The main idea is for each date when employee was present find out streak start and streak end.
For each row in table when employee was present, streak start is maximum date that is less then date of current row when employee was absent.
Here is an alternate version, to handle missing days differently. Say that you only record a record for work days, and being at work Monday-Friday one week and Monday-Friday of the next week counts as ten consecutive days. This query assumes that missing dates in the middle of a series of rows are non-work days.
with LowerBound as (select second_day.EmployeeId
, second_day."DATE" as LowerDate
, row_number() over (partition by second_day.EmployeeId
order by second_day."DATE") as RN
from T second_day
left outer join T first_day
on first_day.EmployeeId = second_day.EmployeeId
and first_day."DATE" = dateadd(day, -1, second_day."DATE")
and first_day.IsPresent = 1
where first_day.EmployeeId is null
and second_day.IsPresent = 1)
, UpperBound as (select first_day.EmployeeId
, first_day."DATE" as UpperDate
, row_number() over (partition by first_day.EmployeeId
order by first_day."DATE") as RN
from T first_day
left outer join T second_day
on first_day.EmployeeId = second_day.EmployeeId
and first_day."DATE" = dateadd(day, -1, second_day."DATE")

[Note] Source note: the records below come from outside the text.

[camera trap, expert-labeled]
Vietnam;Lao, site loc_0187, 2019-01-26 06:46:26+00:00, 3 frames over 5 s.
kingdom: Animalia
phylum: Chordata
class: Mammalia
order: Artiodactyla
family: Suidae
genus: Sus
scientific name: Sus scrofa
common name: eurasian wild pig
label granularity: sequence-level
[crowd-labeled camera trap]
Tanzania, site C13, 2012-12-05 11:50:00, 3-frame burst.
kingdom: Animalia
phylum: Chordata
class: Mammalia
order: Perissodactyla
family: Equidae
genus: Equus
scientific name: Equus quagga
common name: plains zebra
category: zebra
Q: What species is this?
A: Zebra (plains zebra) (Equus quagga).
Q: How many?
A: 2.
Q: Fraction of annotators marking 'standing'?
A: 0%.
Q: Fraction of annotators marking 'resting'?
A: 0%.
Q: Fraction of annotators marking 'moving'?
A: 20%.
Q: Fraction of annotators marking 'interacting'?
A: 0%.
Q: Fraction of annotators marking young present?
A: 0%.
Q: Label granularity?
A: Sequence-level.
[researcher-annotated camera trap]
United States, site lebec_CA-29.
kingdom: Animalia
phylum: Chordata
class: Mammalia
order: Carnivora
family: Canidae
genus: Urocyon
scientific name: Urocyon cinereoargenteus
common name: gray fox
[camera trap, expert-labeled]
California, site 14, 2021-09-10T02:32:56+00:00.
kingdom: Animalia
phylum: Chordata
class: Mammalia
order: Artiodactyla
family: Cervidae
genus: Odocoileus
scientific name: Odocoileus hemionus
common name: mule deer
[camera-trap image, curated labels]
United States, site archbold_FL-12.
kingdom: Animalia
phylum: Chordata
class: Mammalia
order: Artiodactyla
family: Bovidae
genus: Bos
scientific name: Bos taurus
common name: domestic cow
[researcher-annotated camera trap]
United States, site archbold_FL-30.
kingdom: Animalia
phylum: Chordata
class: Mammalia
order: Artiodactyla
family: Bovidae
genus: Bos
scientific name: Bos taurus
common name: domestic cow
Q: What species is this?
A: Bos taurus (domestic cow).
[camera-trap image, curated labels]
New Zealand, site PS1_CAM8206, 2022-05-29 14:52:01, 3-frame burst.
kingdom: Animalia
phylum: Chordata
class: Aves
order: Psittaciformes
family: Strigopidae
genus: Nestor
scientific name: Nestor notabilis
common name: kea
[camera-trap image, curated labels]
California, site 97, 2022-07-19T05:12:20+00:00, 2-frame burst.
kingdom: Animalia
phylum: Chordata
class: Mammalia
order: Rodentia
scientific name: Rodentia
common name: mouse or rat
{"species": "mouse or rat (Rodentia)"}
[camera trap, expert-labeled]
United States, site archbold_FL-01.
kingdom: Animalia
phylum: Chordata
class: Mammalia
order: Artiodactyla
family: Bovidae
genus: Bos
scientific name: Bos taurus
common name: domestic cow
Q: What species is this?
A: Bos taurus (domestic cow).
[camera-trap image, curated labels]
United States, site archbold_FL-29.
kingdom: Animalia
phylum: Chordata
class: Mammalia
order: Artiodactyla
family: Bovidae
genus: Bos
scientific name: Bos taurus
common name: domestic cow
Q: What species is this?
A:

and second_day.IsPresent = 1
where second_day.EmployeeId is null
and first_day.IsPresent = 1)
select LB.EmployeeID, max(datediff(day, LowerDate, UpperDate) + 1) as LongestStreak
from LowerBound LB
inner join UpperBound UB
on LB.EmployeeId = UB.EmployeeId
and LB.RN = UB.RN
group by LB.EmployeeId
go
with NumberedRows as (select EmployeeId
, "DATE"
, IsPresent
, row_number() over (partition by EmployeeId
order by "DATE") as RN
-- , min("DATE") over (partition by EmployeeId, IsPresent) as MinDate
-- , max("DATE") over (partition by EmployeeId, IsPresent) as MaxDate
from T)
, LowerBound as (select SecondRow.EmployeeId
, SecondRow.RN
, row_number() over (partition by SecondRow.EmployeeId
order by SecondRow.RN) as LowerBoundRN
from NumberedRows SecondRow
left outer join NumberedRows FirstRow
on FirstRow.IsPresent = 1
and FirstRow.EmployeeId = SecondRow.EmployeeId
and FirstRow.RN + 1 = SecondRow.RN
where FirstRow.EmployeeId is null
and SecondRow.IsPresent = 1)
, UpperBound as (select FirstRow.EmployeeId
, FirstRow.RN
, row_number() over (partition by FirstRow.EmployeeId
order by FirstRow.RN) as UpperBoundRN
from NumberedRows FirstRow
left outer join NumberedRows SecondRow
on SecondRow.IsPresent = 1
and FirstRow.EmployeeId = SecondRow.EmployeeId
and FirstRow.RN + 1 = SecondRow.RN
where SecondRow.EmployeeId is null
and FirstRow.IsPresent = 1)
select LB.EmployeeId, max(UB.RN - LB.RN + 1)
from LowerBound LB
inner join UpperBound UB
on LB.EmployeeId = UB.EmployeeId
and LB.LowerBoundRN = UB.UpperBoundRN
group by LB.EmployeeId
I did this once to determine consecutive days that a fire fighter had been on shift at least 15 minutes.
Your case is a bit more simple.
If you wanted to assume that no employee came more than 32 consecutive times, you could just use a Common Table Expression. But a better approach would be to use a temp table and a while loop.
You will need a column called StartingRowID. Keep joining from your temp table to the employeeWorkDay table for the next consecutive employee work day and insert them back into the temp table. When ##Row_Count = 0, you have captured the longest streak.
Now aggregate by StartingRowID to get the first day of the longest streak. I'm running short on time, or I would include some sample code.